Metro Weekly

LGBTQ rights campaign challenging Michigan’s signature requirements for ballot initiative

Supporters of LGBTQ rights claim their efforts to collect signatures were hampered by COVID-19 pandemic

michigan, lgbtq, ballot initiative, signatures
Pride flag – Photo: Sharon McCutcheon, via Unsplash.

Organizers behind a proposed initiative to ban discrimination based on sexual orientation and gender identity in Michigan have sued the state over requirements that require them to collect in-person petition signatures to appear on the November ballot.

Fair and Equal Michigan has sued the Michigan Board of Canvassers, Secretary of State Jocelyn Benson, and Elections Director Jonathan Brater, arguing that the state’s response to the ongoing COVID-19 pandemic — notably Gov.
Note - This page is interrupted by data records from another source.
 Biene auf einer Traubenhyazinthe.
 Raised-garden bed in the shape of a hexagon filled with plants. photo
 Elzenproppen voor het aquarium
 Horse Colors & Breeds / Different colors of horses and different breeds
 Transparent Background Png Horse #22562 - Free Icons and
Gretchen Whitmer’s stay-at-home order and protocols calling for people to socially distance to avoid spreading the virus — has made it all but impossible to collect the requisite number of signatures for a ballot initiative.

Under Michigan law, Fair and Equal Michigan would have had to turn in 340,047 valid signatures by Wednesday in order to have its proposal, which would add LGBTQ protections for employment, housing, and public accommodations into Michigan’s existing civil rights law — considered by the Michigan Legislature.
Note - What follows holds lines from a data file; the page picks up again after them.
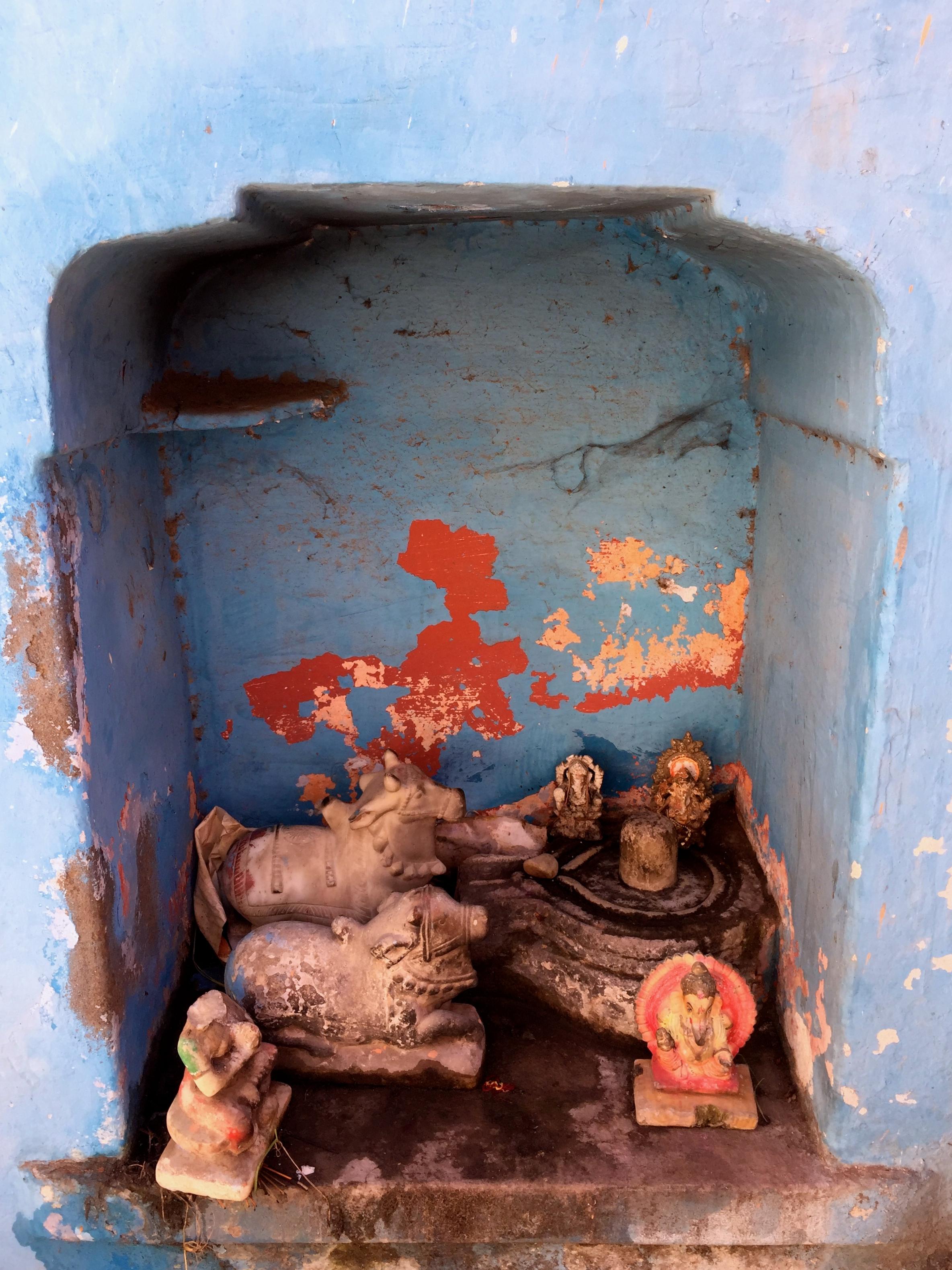Ganesha und heilige Kühe in einem Schrein in Pushkar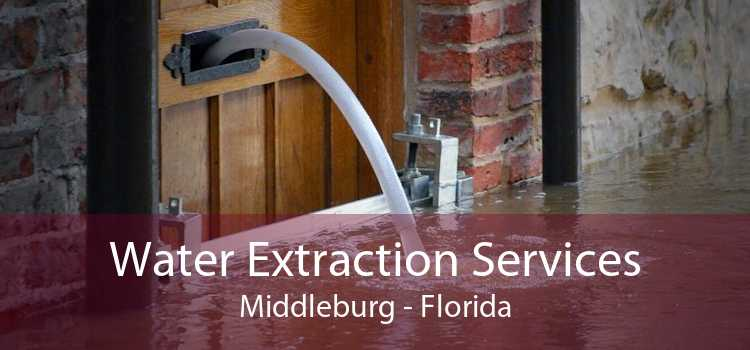 Water Extraction Services Middleburg - Florida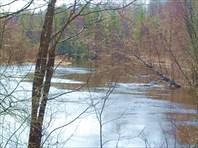 Река Вая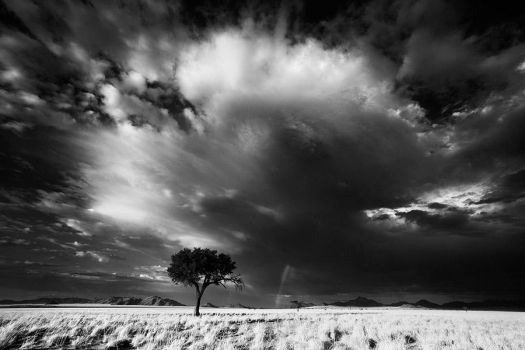 The Anvil by hougaard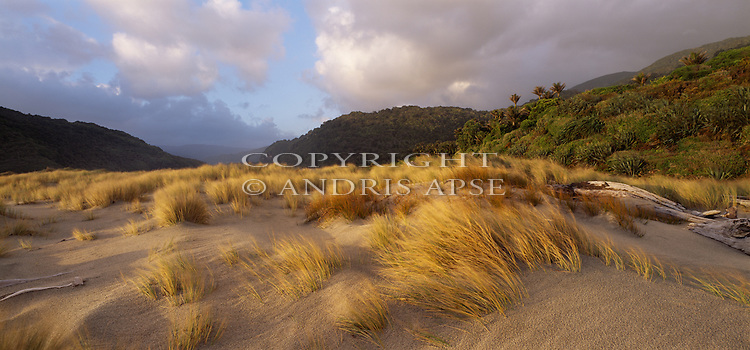 Sand dunes  on the Heaphy Track. Buller Region. New Zealand.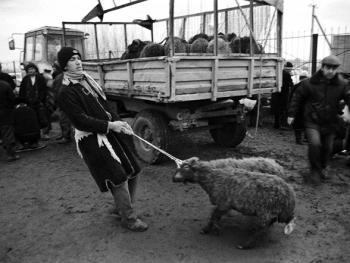 布哈拉牲畜市场05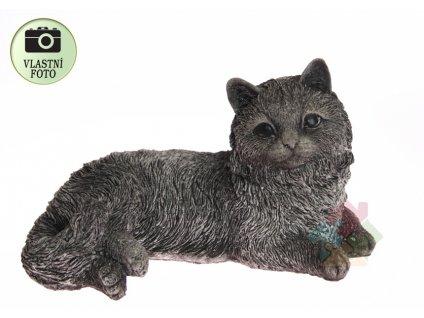 socha kočky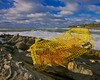 Battered Lobster Trap, Pemaquid Point, Maine
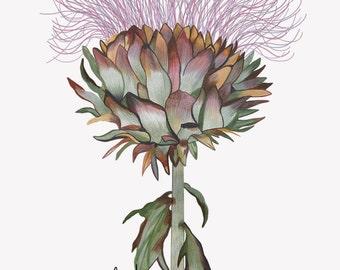 Botanical Thistle Print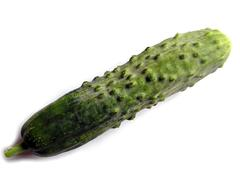 Stock Photo of Cucumber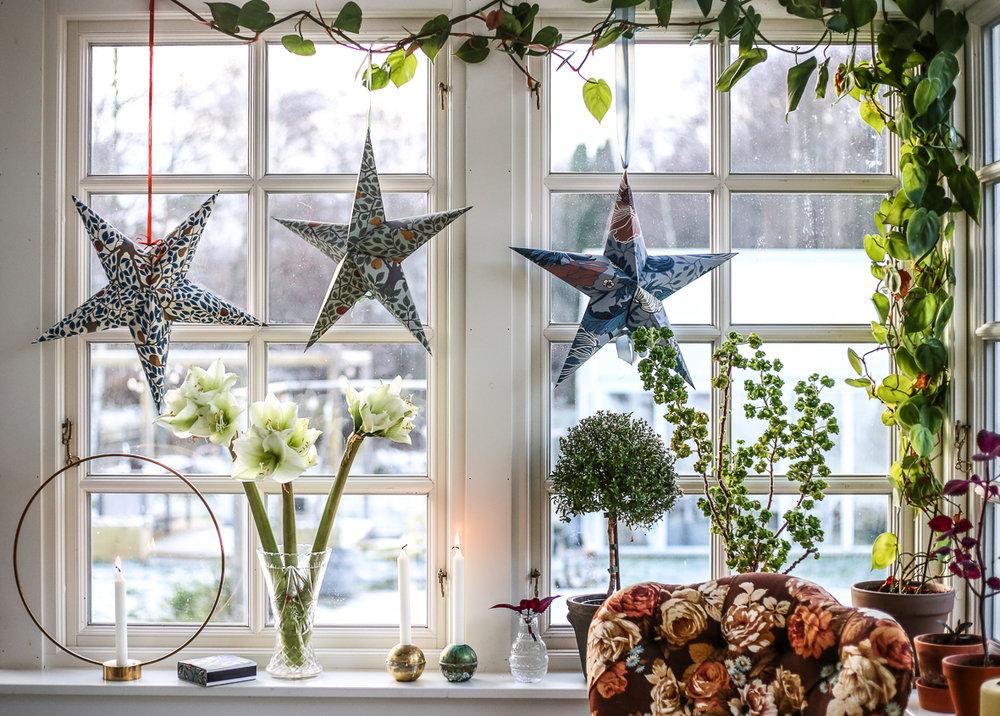 Julstjärna_tapet_HannaWendelbo-26.jpg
If the Legislature refused to approve the measure, the policy would then have appeared on the ballot, reports the Detroit News.

The campaign managed to collect 134,000 petition signatures prior to the pandemic, but only managed to collect an additional 43,000 signatures as of last Sunday.

That’s before any signatures are challenged by opponents seeking to delay an up-or-down citizen vote on LGBTQ rights.

Related: “Big Three” automakers back campaign to add LGBTQ protections to Michigan’s civil rights law

Fair and Equal Michigan says that enforcing the law amid a pandemic prevents supporters of the proposed initiative from exercising their constitutional rights.

They have been joined by two state lawmakers, Sen. Adam Hollier (D-Detroit) and Rep. Mari Manoogian (D-Birmingham) in their lawsuit.

“Under normal times, this requirement is difficult to meet,” the lawsuit reads. “But the COVID-19 pandemic, combined with restrictions imposed by federal, state and local authorities on large gatherings and in-person contact, have made this signature requirement impossible to satisfy, effectively barring the right to initiate legislation.”

Specifically, the plaintiffs have asked the court to declare that enforcing the current signature requirements amid the pandemic is unconstitutional.

The lawsuit also asks for the number of signatures to be reduced to 127,518 — based on the percentage of days the campaign was able to collect signatures under pre-COVID conditions — and for the deadline to be extended to July 13.

Supporters note that a similar lawsuit to ease signature requirements for candidates hoping to qualify for the primary ballot due to the COVID-related restrictions was successful, and that the same courtesy should be extended to those working on issue-based campaigns.

“We will pursue our case to Michigan’s highest court to protect our progress, honor our financial support and ensure our volunteer energy proceeds unabated,” Trevor Thomas, Fair and Equal Michigan’s co-chair and president. “Even, and especially, at time of great difficulty, such as our current public health crisis, our precious constitutional rights must be upheld.”